Parsing Tab Delimited File
-
is there any way faster then using split()? the lines are all the exact same format, with no nulls, etc this is what i am using: while (html_sr.Peek() >=0) { txt_file = html_sr.ReadLine(); user_info = txt_file.Split('\t'); SQLAction.InsertUpdateUser(int.Parse(user_info[5]),user_info[2],int.Parse(user_info[4]),double.Parse(user_info[3]),date_modified,int.Parse(user_info[1]),int.Parse(user_info[0])); }
-
is there any way faster then using split()? the lines are all the exact same format, with no nulls, etc this is what i am using: while (html_sr.Peek() >=0) { txt_file = html_sr.ReadLine(); user_info = txt_file.Split('\t'); SQLAction.InsertUpdateUser(int.Parse(user_info[5]),user_info[2],int.Parse(user_info[4]),double.Parse(user_info[3]),date_modified,int.Parse(user_info[1]),int.Parse(user_info[0])); }
The first obviouse thing is:
while (html_sr.Peek() >=0)
{
txt_file = html_sr.ReadLine();Why not use:
while((txt_file = html_sr.ReadLine()) != null)
{
// Do stuff...
}Now, you no longer have to perform the peek operation and your test is against a value you would get anyway. (Since the RealLine method already performs some operation to determine whether it is at the EOF why duplicate the effort)

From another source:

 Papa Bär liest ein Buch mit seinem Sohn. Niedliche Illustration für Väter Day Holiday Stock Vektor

EuroCPian Spring 2004 Get Together[^] "You can have everything in life you want if you will just help enough other people get what they want." --Zig Ziglar "Get in touch with your Inner Capitalist - I wish you much success!" -- Christopher Duncan, Lounge 9-Feb-2004
-
The first obviouse thing is:
while (html_sr.Peek() >=0)
{
txt_file = html_sr.ReadLine();Why not use:
while((txt_file = html_sr.ReadLine()) != null)
{
// Do stuff...
}Now, you no longer have to perform the peek operation and your test is against a value you would get anyway. (Since the RealLine method already performs some operation to determine whether it is at the EOF why duplicate the effort)

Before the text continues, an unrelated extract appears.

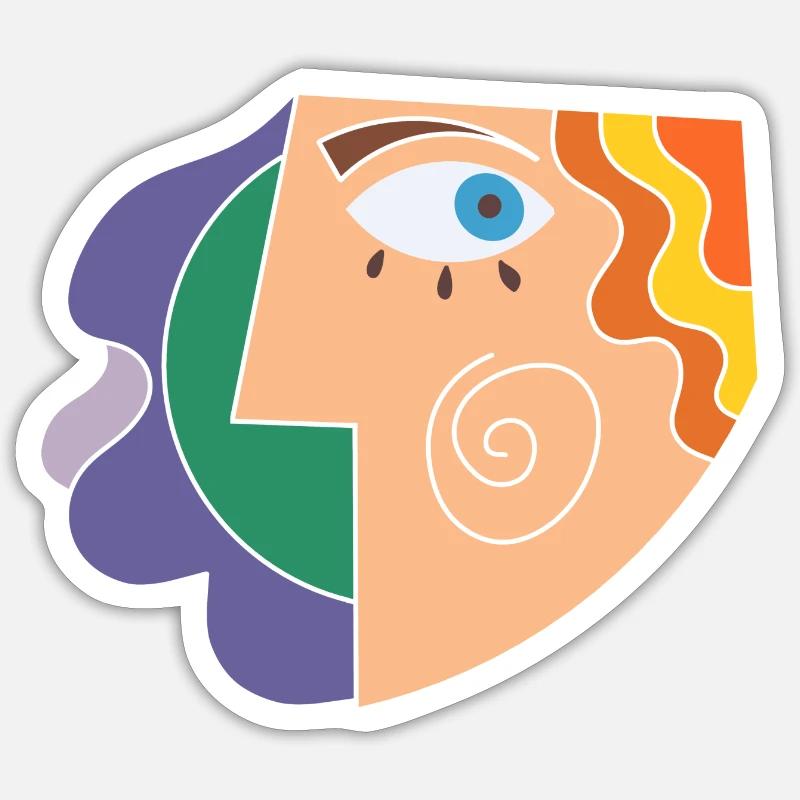 Dessin abstrait Sticker taille S (10 x 10 cm)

EuroCPian Spring 2004 Get Together[^] "You can have everything in life you want if you will just help enough other people get what they want." --Zig Ziglar "Get in touch with your Inner Capitalist - I wish you much success!" -- Christopher Duncan, Lounge 9-Feb-2004
Thanks! i had thought that Readline would throw an exception :) now to test and see if this will provide any performance improvement though i suppose most of my problem is the SQL method... right now it proceses on average 170 of those lines per second, just trying to squash it down as much as possible
-
Thanks! i had thought that Readline would throw an exception :) now to test and see if this will provide any performance improvement though i suppose most of my problem is the SQL method... right now it proceses on average 170 of those lines per second, just trying to squash it down as much as possible
-
You should probably use some profiler to see what takes most time. It probably is sql query. Make sure you're not opening the connection with each query, but open it once and do all the queries then.

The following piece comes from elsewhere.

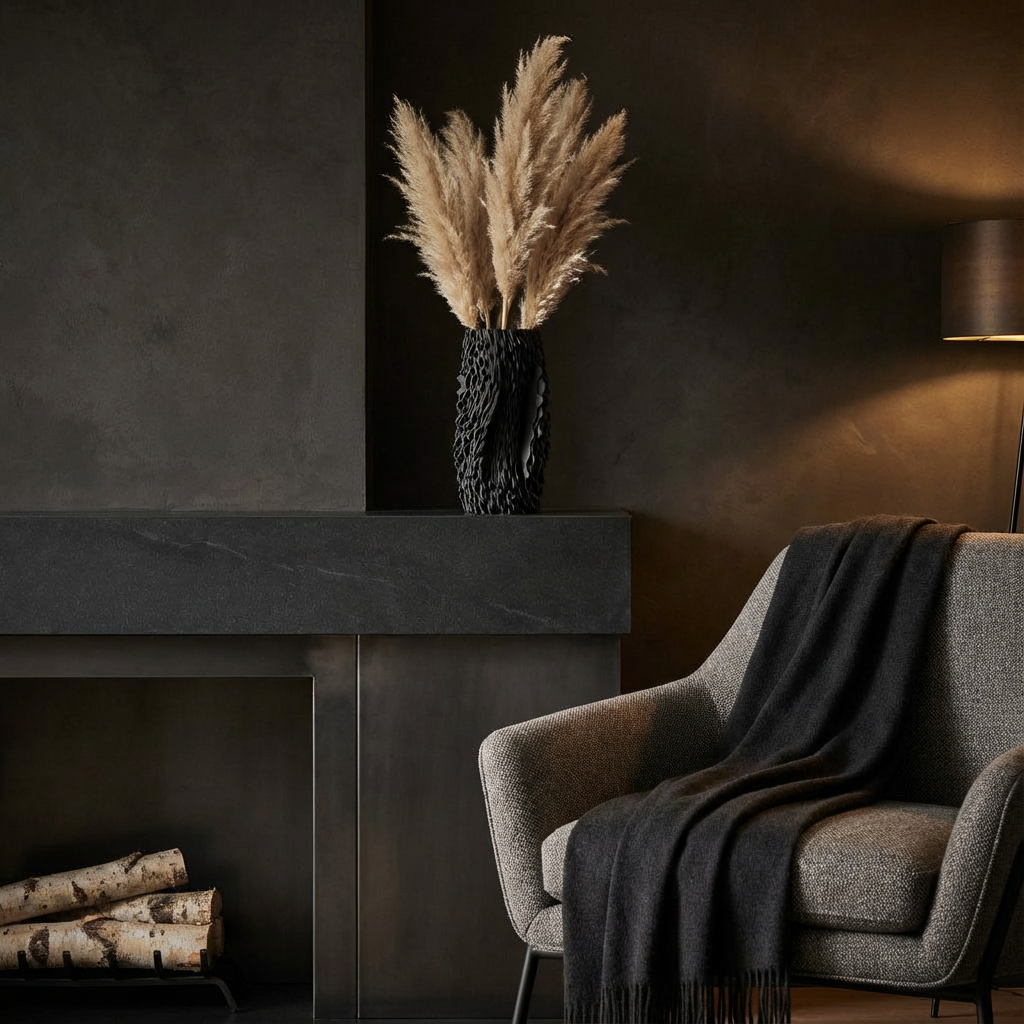 Gray armchair with a dark blanket in front of a fireplace with decorative elements.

thanks... the query is actually a single stored procedure, but a complex one
-
Thanks! i had thought that Readline would throw an exception :) now to test and see if this will provide any performance improvement though i suppose most of my problem is the SQL method... right now it proceses on average 170 of those lines per second, just trying to squash it down as much as possible
If you're doing INSERTs on a SQL Server from a comma-delimited file, use BCP (Bulk Copy). It can do up to 100,000 lines/second on a big machine and on desktop machines it processes up to 10,000 lines/second. Perl combines all the worst aspects of C and Lisp: a billion different sublanguages in one monolithic executable. It combines the power of C with the readability of PostScript. -- Jamie Zawinski
-
If you're doing INSERTs on a SQL Server from a comma-delimited file, use BCP (Bulk Copy). It can do up to 100,000 lines/second on a big machine and on desktop machines it processes up to 10,000 lines/second. Perl combines all the worst aspects of C and Lisp: a billion different sublanguages in one monolithic executable. It combines the power of C with the readability of PostScript. -- Jamie Zawinski
unfortunatly the text file needs to be "processed"